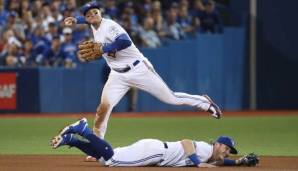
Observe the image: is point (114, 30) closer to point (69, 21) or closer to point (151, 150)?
point (69, 21)

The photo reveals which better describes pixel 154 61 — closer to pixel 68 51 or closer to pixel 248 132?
pixel 68 51

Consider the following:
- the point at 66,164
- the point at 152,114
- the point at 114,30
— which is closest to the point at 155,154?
the point at 66,164

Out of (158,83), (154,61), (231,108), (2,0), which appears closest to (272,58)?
(231,108)

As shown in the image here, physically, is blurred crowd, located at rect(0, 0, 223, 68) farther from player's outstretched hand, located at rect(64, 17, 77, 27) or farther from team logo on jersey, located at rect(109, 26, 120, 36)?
team logo on jersey, located at rect(109, 26, 120, 36)

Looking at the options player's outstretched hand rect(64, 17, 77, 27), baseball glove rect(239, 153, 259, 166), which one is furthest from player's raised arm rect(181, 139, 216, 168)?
player's outstretched hand rect(64, 17, 77, 27)

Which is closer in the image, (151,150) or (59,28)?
(151,150)

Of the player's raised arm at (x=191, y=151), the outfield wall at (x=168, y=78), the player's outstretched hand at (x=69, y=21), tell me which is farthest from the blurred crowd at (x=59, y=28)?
the player's raised arm at (x=191, y=151)

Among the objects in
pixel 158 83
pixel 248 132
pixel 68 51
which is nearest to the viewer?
pixel 158 83
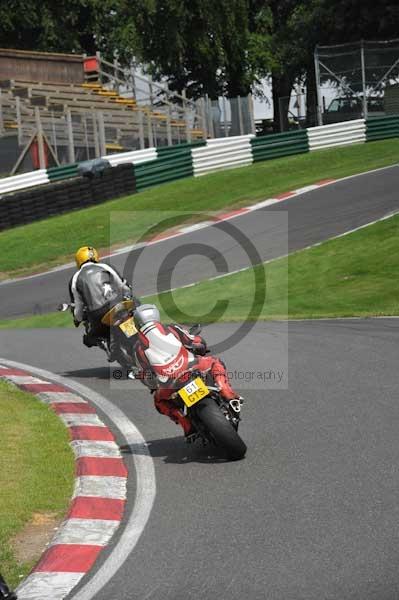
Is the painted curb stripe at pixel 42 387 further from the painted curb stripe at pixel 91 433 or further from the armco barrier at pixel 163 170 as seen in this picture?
the armco barrier at pixel 163 170

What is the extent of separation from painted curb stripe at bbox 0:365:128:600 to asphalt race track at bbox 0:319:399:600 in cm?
23

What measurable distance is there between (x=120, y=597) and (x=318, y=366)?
6.45 m

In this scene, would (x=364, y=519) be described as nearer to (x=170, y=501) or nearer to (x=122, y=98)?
(x=170, y=501)

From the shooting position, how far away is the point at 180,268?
21.4m

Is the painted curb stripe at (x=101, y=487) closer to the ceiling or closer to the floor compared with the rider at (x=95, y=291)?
closer to the floor

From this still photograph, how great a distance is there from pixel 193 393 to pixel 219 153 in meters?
26.1

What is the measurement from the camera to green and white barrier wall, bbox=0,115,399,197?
1138 inches

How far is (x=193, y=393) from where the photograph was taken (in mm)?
7918

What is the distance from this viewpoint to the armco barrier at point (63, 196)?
Result: 87.1ft

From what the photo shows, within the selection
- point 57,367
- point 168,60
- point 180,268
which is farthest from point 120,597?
point 168,60

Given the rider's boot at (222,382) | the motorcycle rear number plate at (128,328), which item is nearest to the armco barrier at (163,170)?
the motorcycle rear number plate at (128,328)

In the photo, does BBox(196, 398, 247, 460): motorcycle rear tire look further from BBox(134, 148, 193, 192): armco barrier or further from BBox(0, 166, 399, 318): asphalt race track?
BBox(134, 148, 193, 192): armco barrier

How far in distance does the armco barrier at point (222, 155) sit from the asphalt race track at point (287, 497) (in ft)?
69.9


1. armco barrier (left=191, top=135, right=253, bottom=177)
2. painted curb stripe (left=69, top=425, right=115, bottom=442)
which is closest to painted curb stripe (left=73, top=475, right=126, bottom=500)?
painted curb stripe (left=69, top=425, right=115, bottom=442)
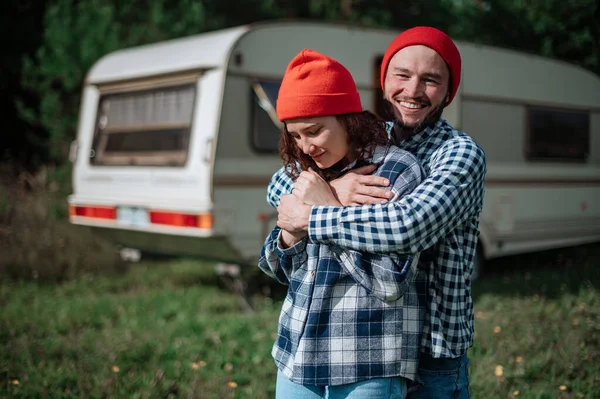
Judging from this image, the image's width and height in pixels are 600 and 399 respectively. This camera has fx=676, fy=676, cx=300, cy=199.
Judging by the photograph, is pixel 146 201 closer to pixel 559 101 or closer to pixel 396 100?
pixel 396 100

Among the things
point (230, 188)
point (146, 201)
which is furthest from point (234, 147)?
point (146, 201)

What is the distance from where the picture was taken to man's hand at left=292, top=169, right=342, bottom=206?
5.88 feet

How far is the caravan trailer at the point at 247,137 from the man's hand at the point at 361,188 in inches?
151

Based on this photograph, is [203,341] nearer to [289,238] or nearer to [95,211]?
[95,211]

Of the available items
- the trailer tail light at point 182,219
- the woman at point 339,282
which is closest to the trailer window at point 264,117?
the trailer tail light at point 182,219

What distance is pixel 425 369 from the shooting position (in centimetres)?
187

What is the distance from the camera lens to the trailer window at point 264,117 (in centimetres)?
596

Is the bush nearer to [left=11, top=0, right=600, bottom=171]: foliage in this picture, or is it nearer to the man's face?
[left=11, top=0, right=600, bottom=171]: foliage

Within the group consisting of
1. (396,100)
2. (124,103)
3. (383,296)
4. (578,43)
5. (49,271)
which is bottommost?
(49,271)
+ + + + + + +
(REQUIREMENT)
Repeat, without changes, every line from the one that contains "How far is the" through the final line of the data.

(WORKED SOLUTION)
How far is the caravan trailer at the point at 247,137 from the man's hand at the point at 361,188 in inches?
151

Based on this photograph, is [203,341] nearer to [289,238] or nearer to [95,211]?
[95,211]

Of the available items
- the trailer tail light at point 182,219
- the woman at point 339,282
which is closest to the trailer window at point 264,117?
the trailer tail light at point 182,219

What distance is pixel 425 369 from the shooting position (in centimetres)?
187

What is the distance from the camera lens to the trailer window at point 264,117 (in centimetres)?
596

Is the bush nearer to [left=11, top=0, right=600, bottom=171]: foliage in this picture, or is it nearer to the man's face?
[left=11, top=0, right=600, bottom=171]: foliage

Within the group consisting of
1. (396,100)
2. (124,103)
3. (383,296)
4. (578,43)
5. (49,271)
which is bottommost?
(49,271)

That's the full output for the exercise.